Tuesday, January 6, 2009 3:09 AM
By Jeb Phillips
THE COLUMBUS DISPATCH
Two baby cheetahs, brothers, came to the Columbus Zoo about six weeks ago.
The zoo named them Ro and Reh (pronounced Ray), and decided that they could be used best not for display but for education and to promote cheetah conservation.
The brothers would live together, but one might go with Jack Hanna for an appearance on a national television show, while the other might visit local schools.
Ro and Reh, born at the Cincinnati Zoo, hate to be apart, though. They cry for each other. Suzi Rapp, the zoo’s director of promotions and animal encounters, saw that right away.
She has raised cheetahs and knows about their personalities. Females like being by themselves, but Ro and Reh would always get lonely without each other, she said. She needed to find them some friends.
Cheetahs are a threatened species, but in Namibia, farmers kill them for attacking livestock. To protect them, the international Cheetah Conservation Fund has worked with the farmers to place Anatolian Shepherd dogs to guard the livestock. By keeping the cheetahs away, the dogs save the cheetahs’ lives.
Rapp said zoos sometimes raise cheetahs alongside dogs, because cheetahs can be shy and nervous, and dogs help them feel more secure. It was thought that if the Columbus Zoo paired Anatolian Shepherds with the baby cheetahs, Ro and Reh would never be alone. If Ro went on a trip, his dog friend would come with him.
And besides, Rapp said, it would allow the zoo to tell the story of cheetah conservation and Anatolian Shepherds wherever they went.
The zoo found a farm in Alabama that raised the dogs. A couple of weeks after the cheetahs arrived in Columbus, Reese the puppy did, too. His sister Ruth followed.

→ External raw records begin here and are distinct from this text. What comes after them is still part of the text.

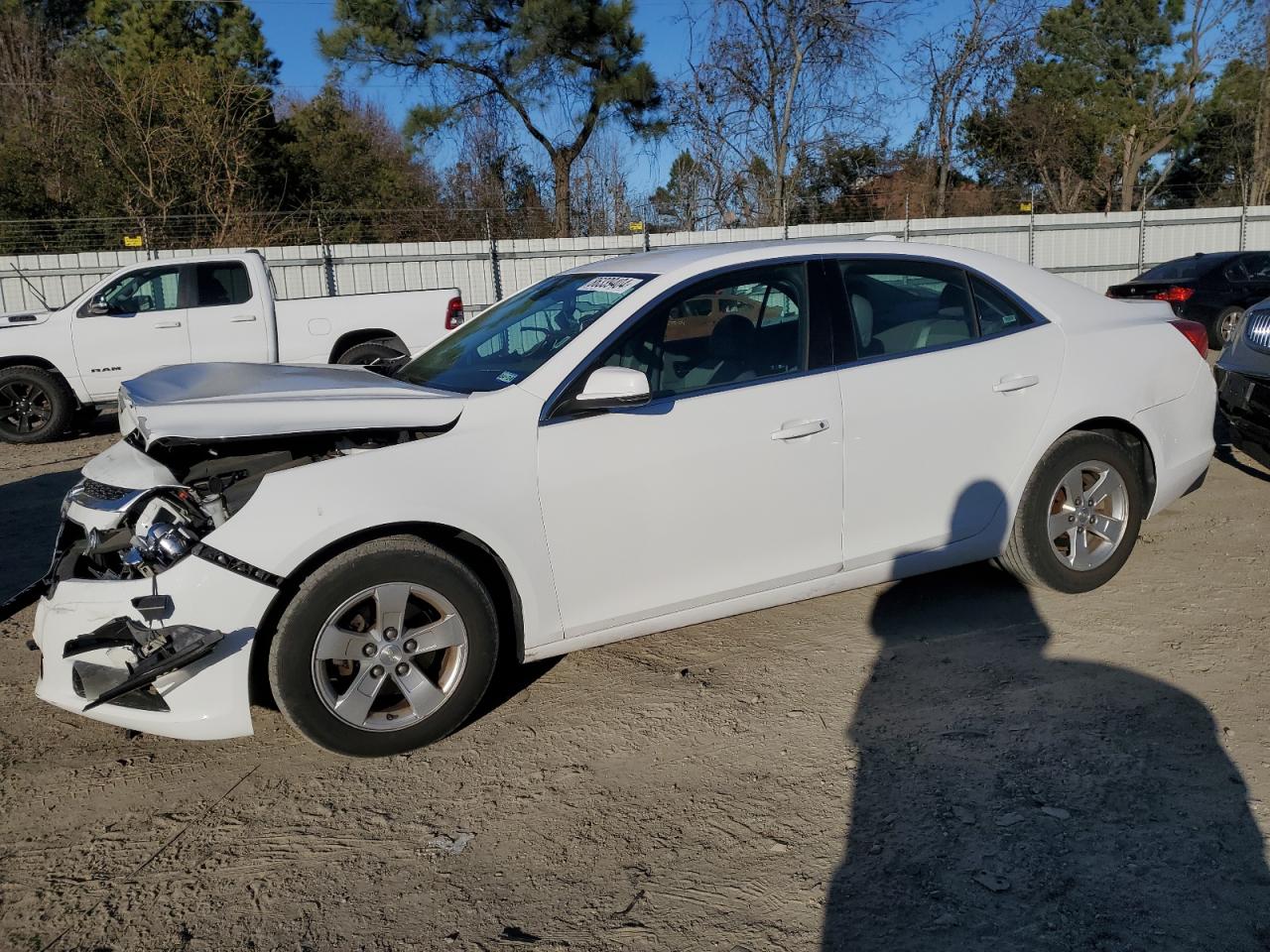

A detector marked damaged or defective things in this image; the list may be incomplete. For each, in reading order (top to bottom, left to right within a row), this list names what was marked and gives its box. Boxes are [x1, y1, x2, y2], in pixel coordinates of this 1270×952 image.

crumpled hood [118, 363, 467, 449]
damaged white car [10, 239, 1218, 762]
detached front bumper [31, 555, 275, 741]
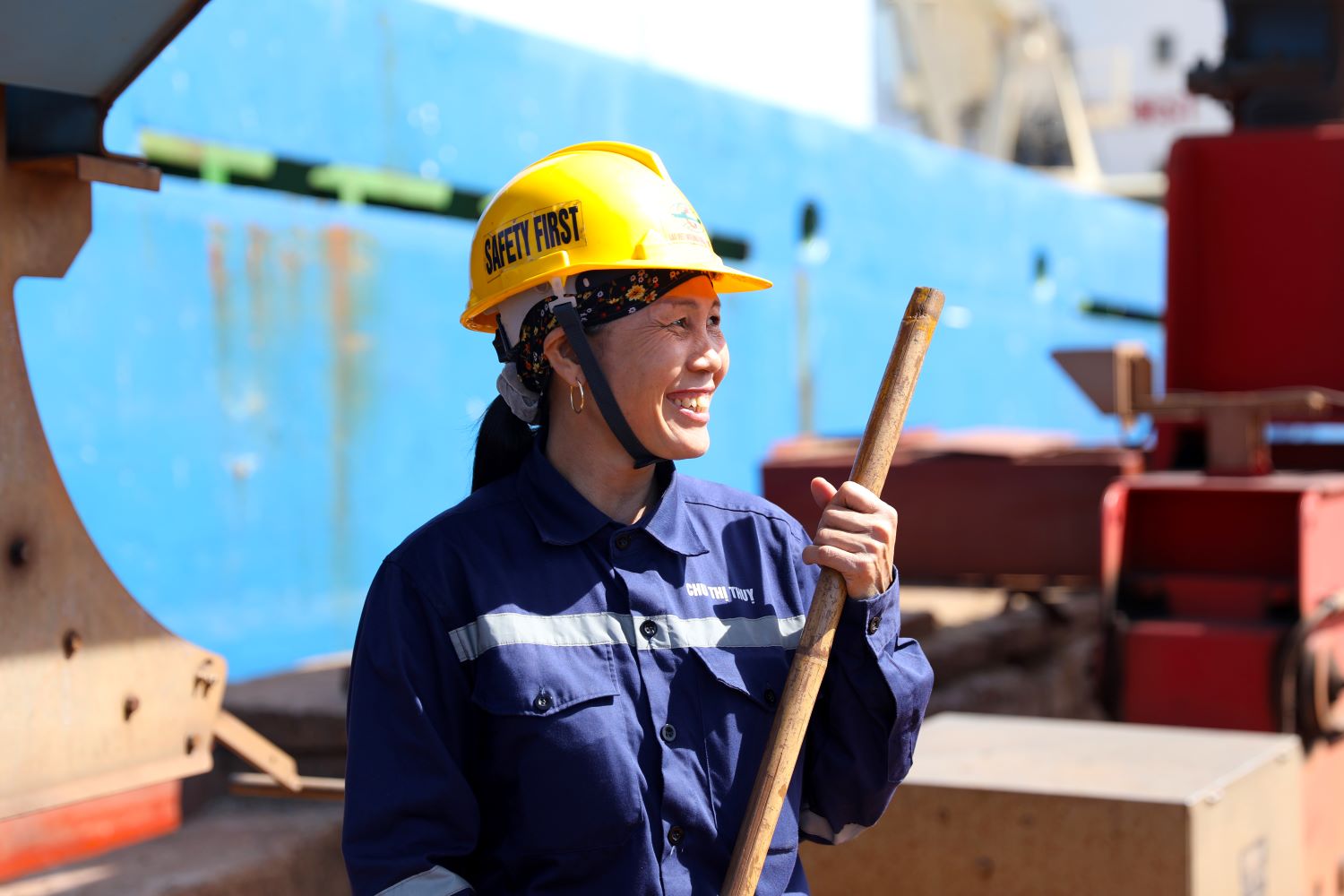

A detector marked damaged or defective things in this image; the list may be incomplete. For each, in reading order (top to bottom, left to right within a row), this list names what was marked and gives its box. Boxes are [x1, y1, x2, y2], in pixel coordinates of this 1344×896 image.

rusty metal surface [0, 94, 227, 821]
rusty metal surface [806, 713, 1312, 896]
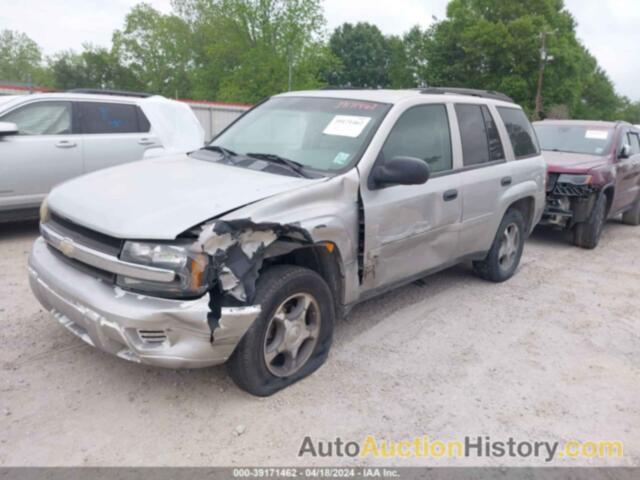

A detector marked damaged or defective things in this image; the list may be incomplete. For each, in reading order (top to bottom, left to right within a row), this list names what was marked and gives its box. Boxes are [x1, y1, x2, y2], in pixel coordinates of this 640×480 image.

crumpled hood [48, 154, 324, 240]
crumpled hood [544, 151, 608, 173]
damaged bumper [27, 238, 258, 370]
broken headlight [116, 242, 211, 298]
front-end collision damage [195, 219, 316, 340]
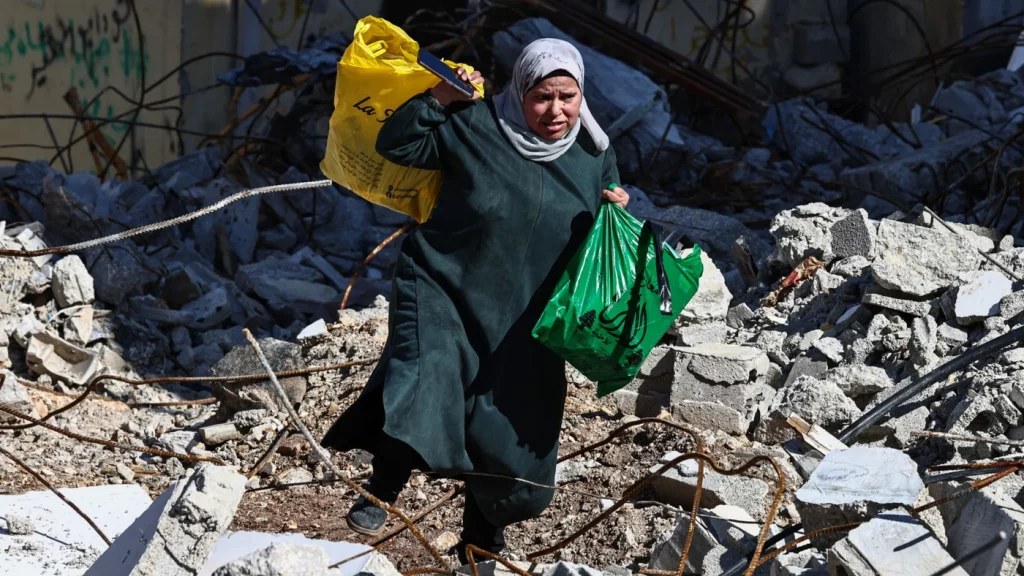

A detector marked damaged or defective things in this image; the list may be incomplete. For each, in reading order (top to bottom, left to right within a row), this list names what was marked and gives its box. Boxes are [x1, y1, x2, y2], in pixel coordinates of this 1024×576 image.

broken concrete slab [51, 254, 95, 309]
broken concrete slab [868, 216, 978, 295]
broken concrete slab [954, 268, 1011, 323]
broken concrete slab [25, 330, 100, 383]
broken concrete slab [0, 479, 152, 573]
broken concrete slab [84, 461, 246, 573]
broken concrete slab [647, 450, 770, 518]
broken concrete slab [794, 444, 925, 545]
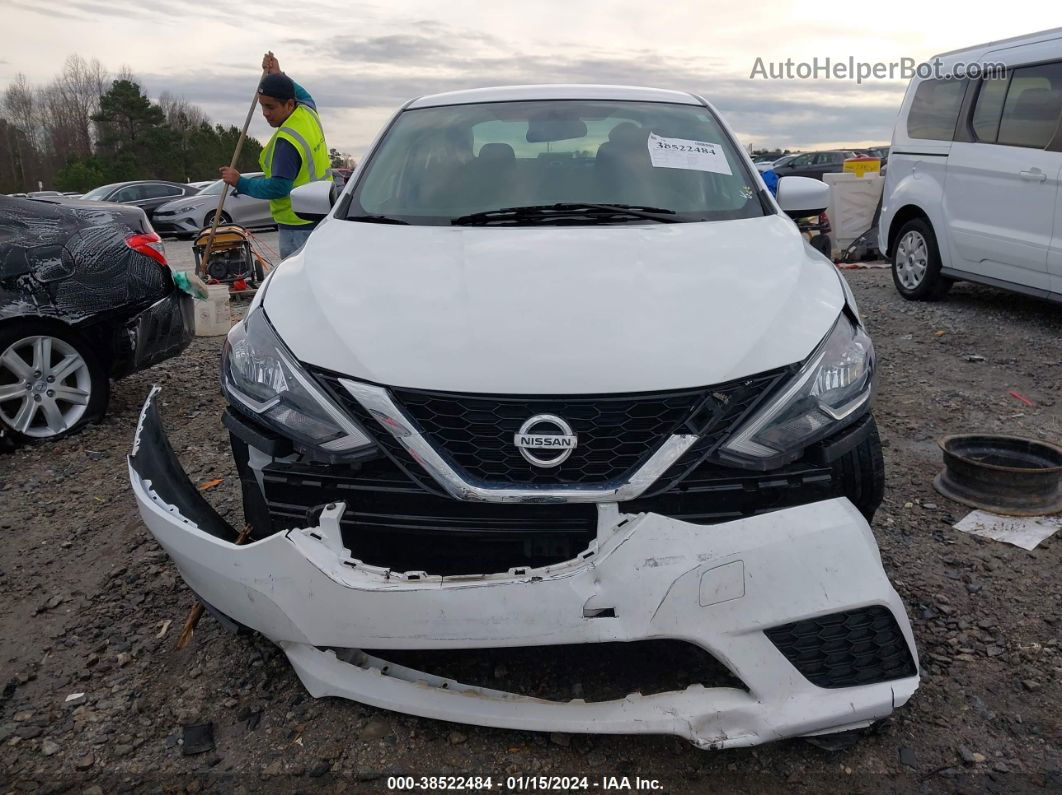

They are two days older than Ro and Reh, who are 10 weeks old. Yesterday at the zoo, they didn’t act like it.
Reese and Ruth are still tumbling, floppy puppies, not quite secure in their bodies. They might grow larger than 100 pounds, but it’s hard to see that now.
Ro and Reh, though, are agile. There’s no mistaking what they will become. They jump and climb. They run and slide across the floor. They’ve been scratching holes in the office’s couch. Reh climbed on top of a Dispatch photographer’s head while the photographer was on the ground, trying to snap Ro. Reh is the explorer, Rapp said.
“Like it or not, they are wild animals,” Rapp said. “Just because they are being raised with dogs doesn’t mean they will act like dogs.”
The cubs and the puppies are friendly to one another without quite being buddies yet. They all sleep together. Reh and Ro seem to prefer Reese so far, but that might be because Reese has been there longer, Rapp said. Yesterday, for the first time, Ruth and the cubs were rolling around and playing.
“It’s going better than I even anticipated,” Rapp said.